Work task:
The task calls for the lines below from the line with "check car engine coolant level" to the line with "Canyon at the", both ends included, copied exactly, without any pictures.

Data supplied:
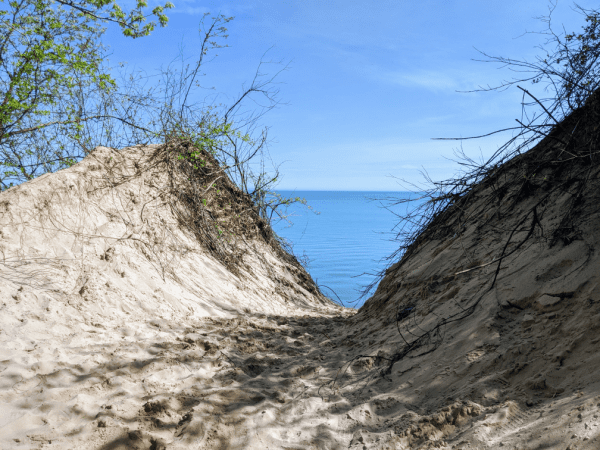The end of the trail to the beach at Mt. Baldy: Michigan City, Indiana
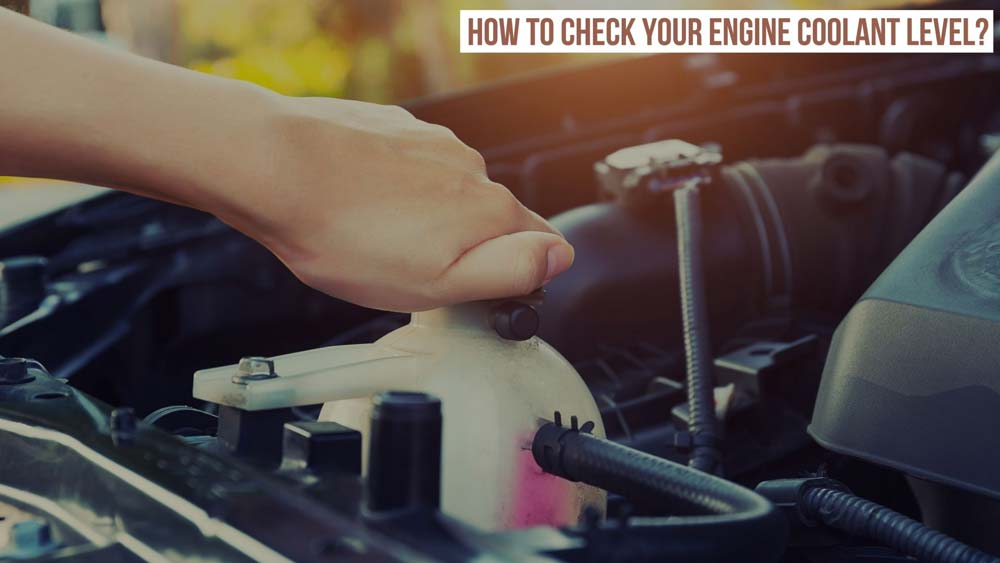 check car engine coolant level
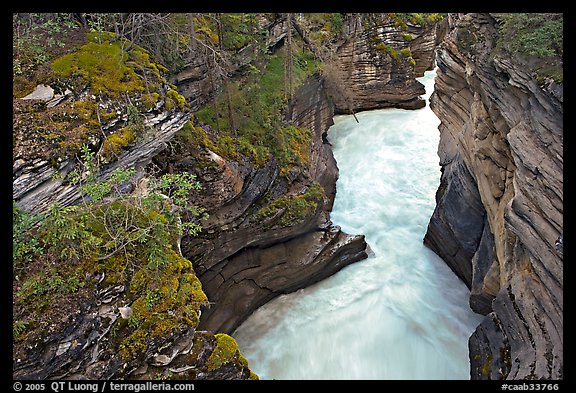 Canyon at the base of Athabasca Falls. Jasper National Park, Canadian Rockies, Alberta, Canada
---
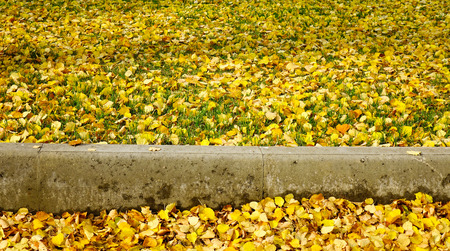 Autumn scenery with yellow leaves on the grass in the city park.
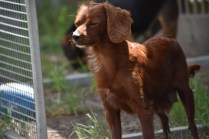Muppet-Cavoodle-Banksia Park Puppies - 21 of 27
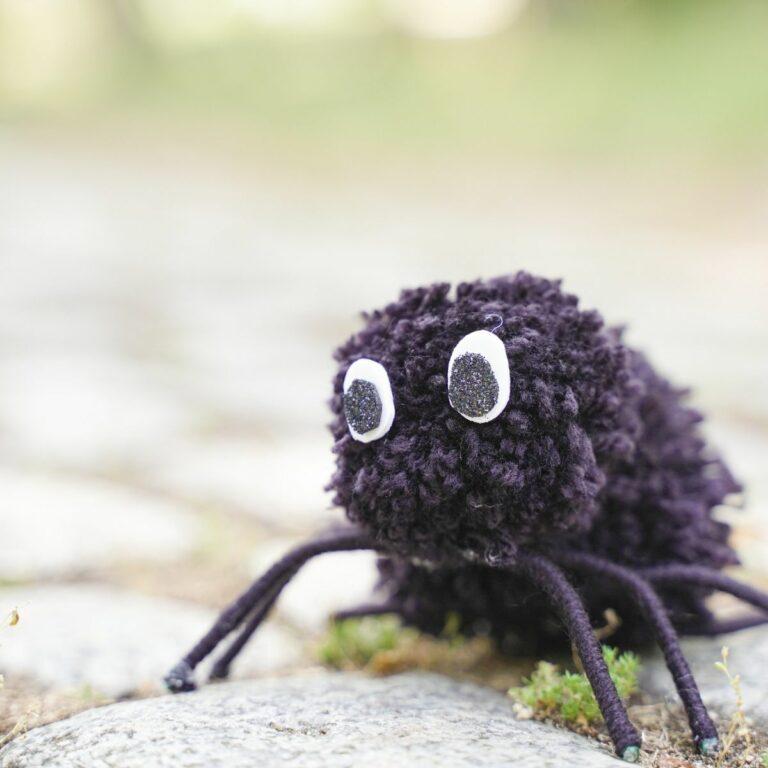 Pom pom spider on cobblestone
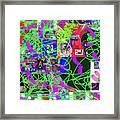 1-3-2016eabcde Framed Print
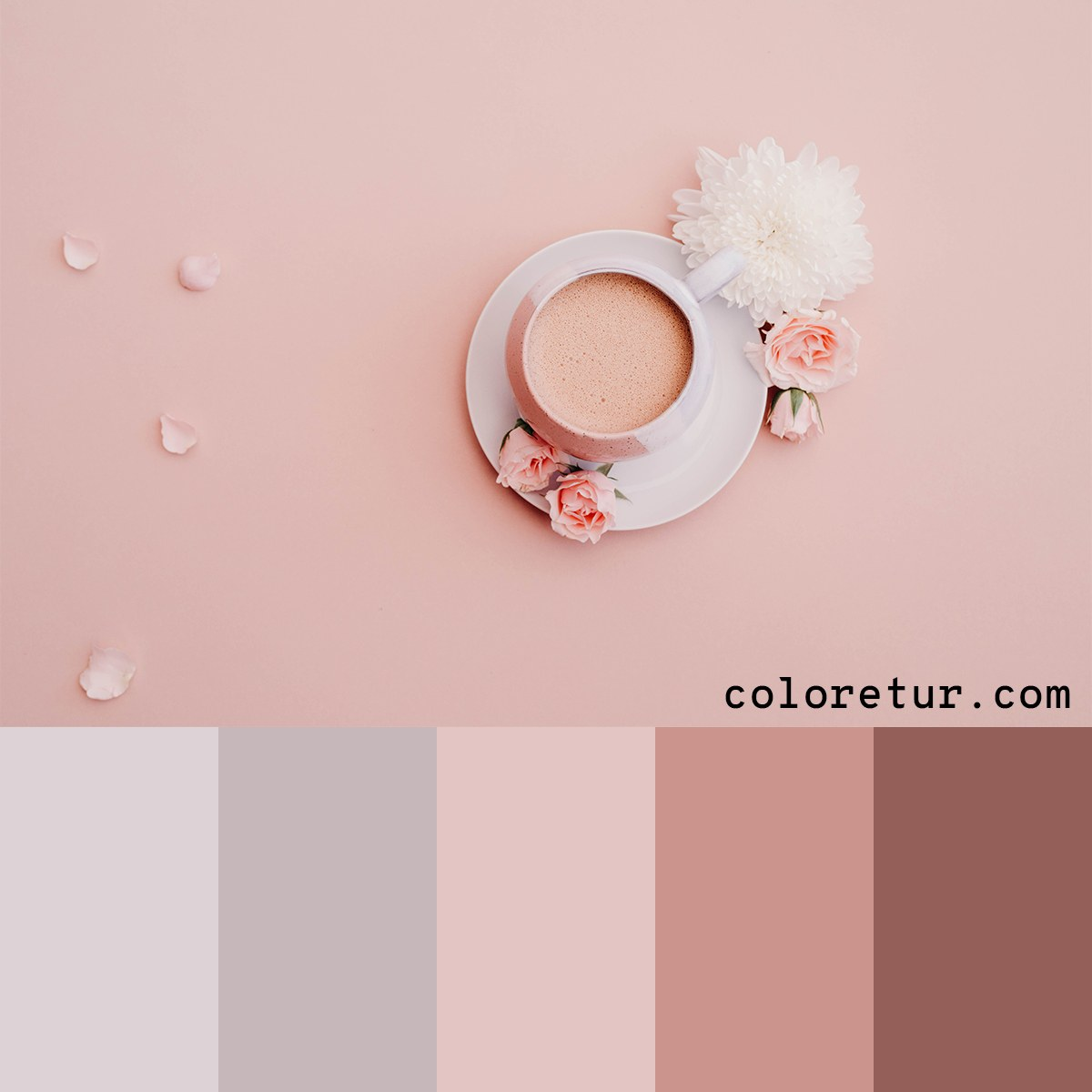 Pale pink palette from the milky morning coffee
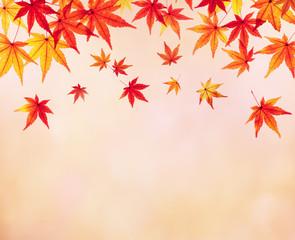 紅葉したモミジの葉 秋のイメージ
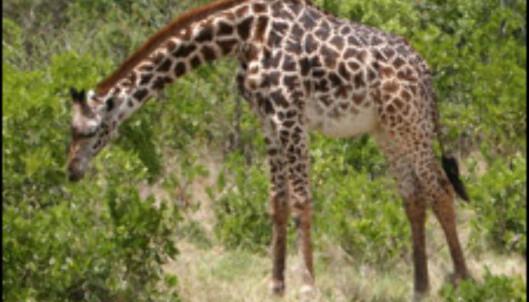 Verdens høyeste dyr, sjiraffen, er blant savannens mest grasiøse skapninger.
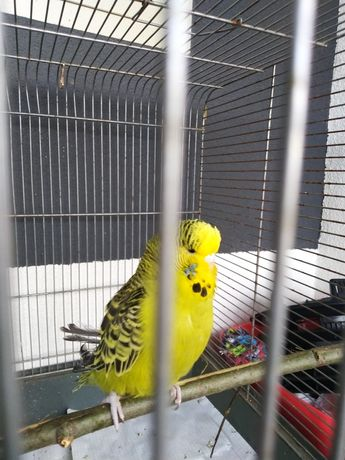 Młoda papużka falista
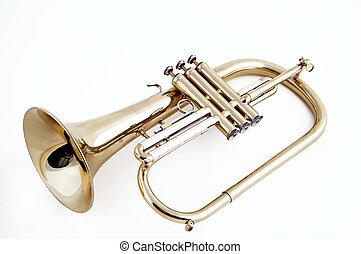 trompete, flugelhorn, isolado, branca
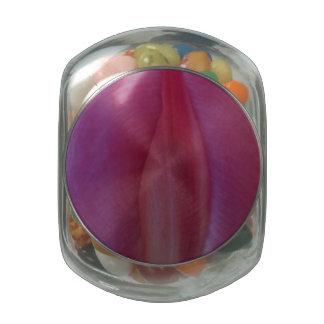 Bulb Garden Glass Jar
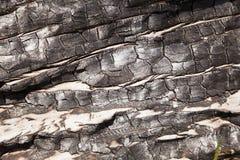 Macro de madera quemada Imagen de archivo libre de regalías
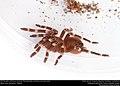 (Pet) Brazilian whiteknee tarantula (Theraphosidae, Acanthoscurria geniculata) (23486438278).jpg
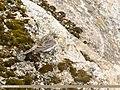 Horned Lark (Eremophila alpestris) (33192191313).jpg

Answer to this task:
 check car engine coolant level
 Canyon at the base of Athabasca Falls. Jasper National Park, Canadian Rockies, Alberta, Canada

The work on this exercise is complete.